Neural network dropout is a technique that can be applied to NN training to reduce the chances of model overfitting — you train too well and so the trained model predicts your training data nearly perfectly, but when presented with new data the model classifies poorly.
In dropout training, as each training item is presented, a random 50% of the hidden nodes are “dropped” — you ignore them. By doing this, you’re effectively taking many half-size networks, training them, and then averaging them.
While I was preparing to give a talk about neural network dropout, I created a demo program from scratch. That’s the way I a am sure I understand a topic. My approach was to modify code normal, non-dropout code so that when it was time to process a dropped hidden node, I’d skip over it. For example, in the forward-pass computation of the hidden nodes, code looks like:
for j in range(self.nh): if dropOut == True and \ self.dNodes[j] == 1: continue # drop! for i in range(self.ni): hSums[j] += self.iNodes[i] * self.ihWeights[i,j] hSums[j] += self.hBiases[j] # add the bias self.hNodes[j] = self.hypertan(hSums[j])
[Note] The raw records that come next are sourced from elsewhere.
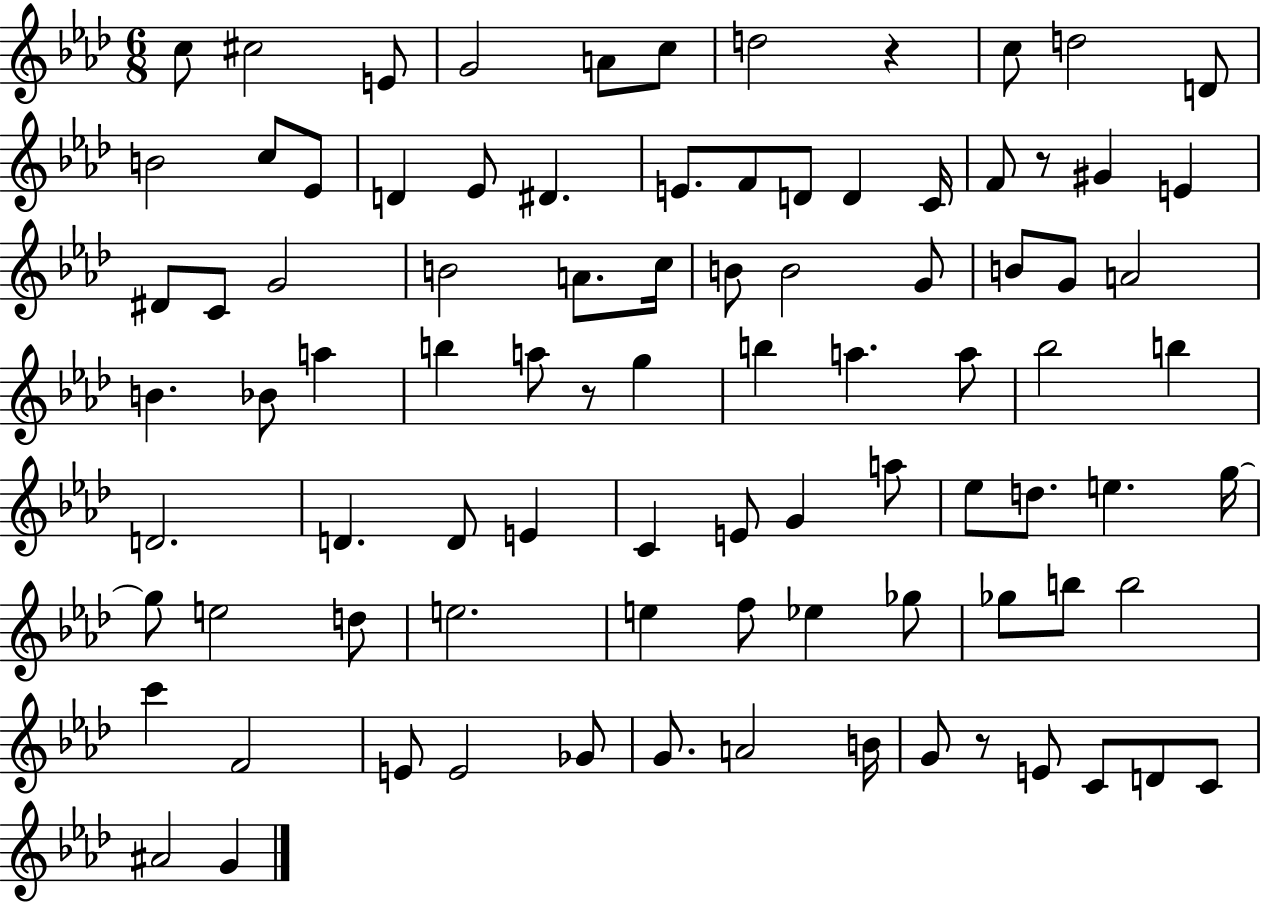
C5/e C#5/h E4/e G4/h A4/e C5/e D5/h R/q C5/e D5/h D4/e B4/h C5/e Eb4/e D4/q Eb4/e D#4/q. E4/e. F4/e D4/e D4/q C4/s F4/e R/e G#4/q E4/q D#4/e C4/e G4/h B4/h A4/e. C5/s B4/e B4/h G4/e B4/e G4/e A4/h B4/q. Bb4/e A5/q B5/q A5/e R/e G5/q B5/q A5/q. A5/e Bb5/h B5/q D4/h. D4/q. D4/e E4/q C4/q E4/e G4/q A5/e Eb5/e D5/e. E5/q. G5/s G5/e E5/h D5/e E5/h. E5/q F5/e Eb5/q Gb5/e Gb5/e B5/e B5/h C6/q F4/h E4/e E4/h Gb4/e G4/e. A4/h B4/s G4/e R/e E4/e C4/e D4/e C4/e A#4/h G4/q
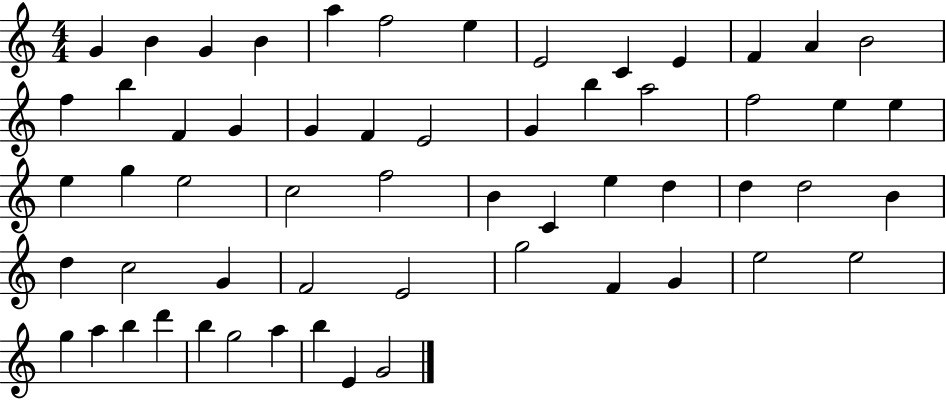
{
  \clef treble
  \numericTimeSignature
  \time 4/4
  \key c \major
  g'4 b'4 g'4 b'4 | a''4 f''2 e''4 | e'2 c'4 e'4 | f'4 a'4 b'2 | \break f''4 b''4 f'4 g'4 | g'4 f'4 e'2 | g'4 b''4 a''2 | f''2 e''4 e''4 | \break e''4 g''4 e''2 | c''2 f''2 | b'4 c'4 e''4 d''4 | d''4 d''2 b'4 | \break d''4 c''2 g'4 | f'2 e'2 | g''2 f'4 g'4 | e''2 e''2 | \break g''4 a''4 b''4 d'''4 | b''4 g''2 a''4 | b''4 e'4 g'2 | \bar "|."
}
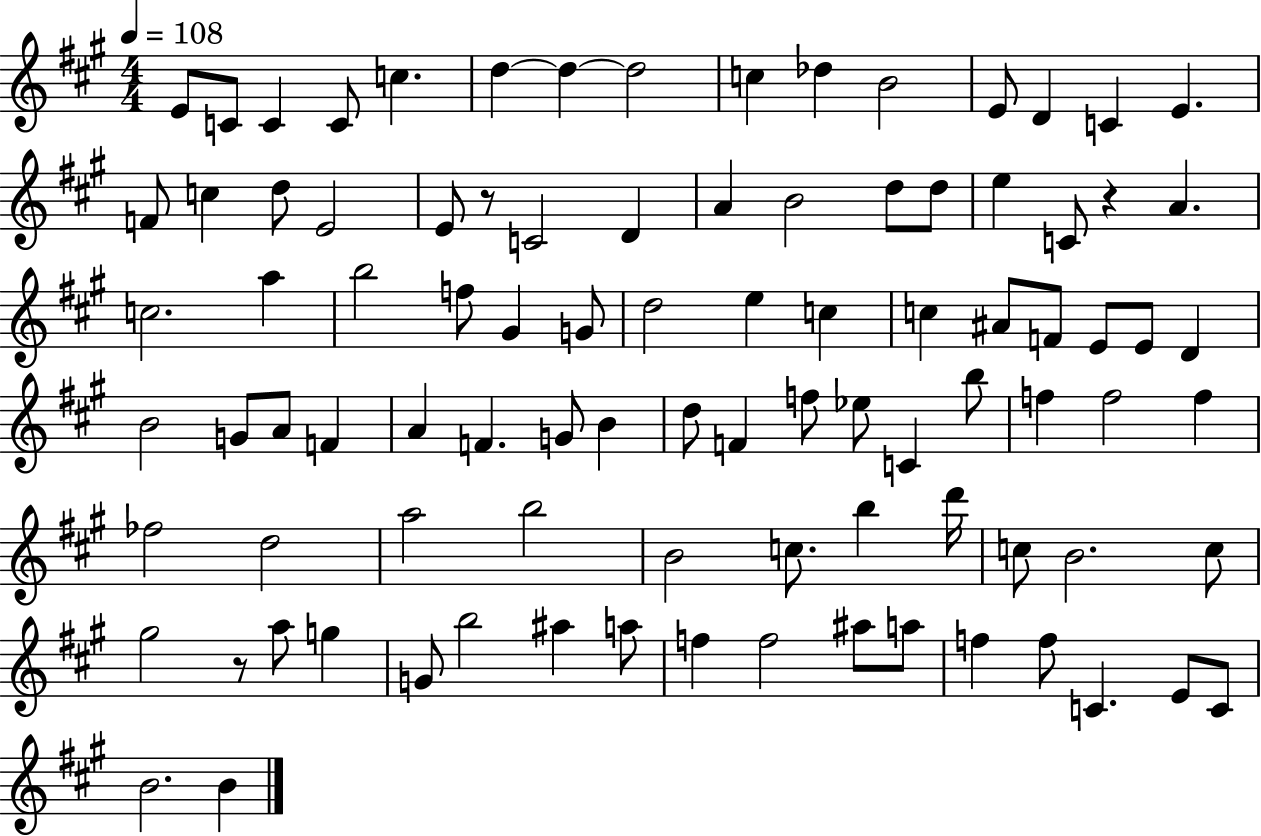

And I’d perform the same kind of checks in the back-propagation code, for example:
# compute hidden-to-output gradients for j in range(self.nh): if dropOut == True and \ self.dNodes[j] == 1: continue # drop! for k in range(self.no): hoGrads[j,k] = oSignals[k] * self.hNodes[j]
OK. But then I was reviewing some documentation for NN code libraries that can perform dropout, and also some online articles about dropout. Several times I read something along the lines of, “dropout sets a random 50% of hidden nodes to 0.0 values.”
Hmm, that seemed strange to me at first but then I convinced myself if the value of a hidden node is 0 then it’s exactly the same as if the node isn’t there. Surely documentation couldn’t be wrong?
Wait — not so fast. To test the set-to-zero approach I used a crude but effective technique: I coded up an implementation and compared my ignore-hidden-nodes version with the simpler set-hidden-nodes-to-zero approach. The two approaches produced different results. And the set-to-zero approach gave much worse results.
After examining the code carefully I realized the problem with the set-to-zero approach is when the derivative of the hidden node activation function is computed. If you use logistic sigmoid, the derivative is (hid[j]) * (1 – hid[j]) which, if hid[j] = 0 is 0 * 1 = 0 and so the gradient is zero, and then weight delta is zero, and so you’re OK.
But, if you use tanh activation, the derivative is (1 – hid[j]) * (1 + hid[j]) = 1 * 1 = 1 and so the gradient won’t be zero, and then the weight delta won’t be zero, so you’re not OK. Some other activation functions would give non-zero gradients / deltas too.
It is possible to use a set-hidden-node-to-zero approach when implementing dropout, but you’d have to take care of some additional details. The moral: in machine learning, everything is tricky.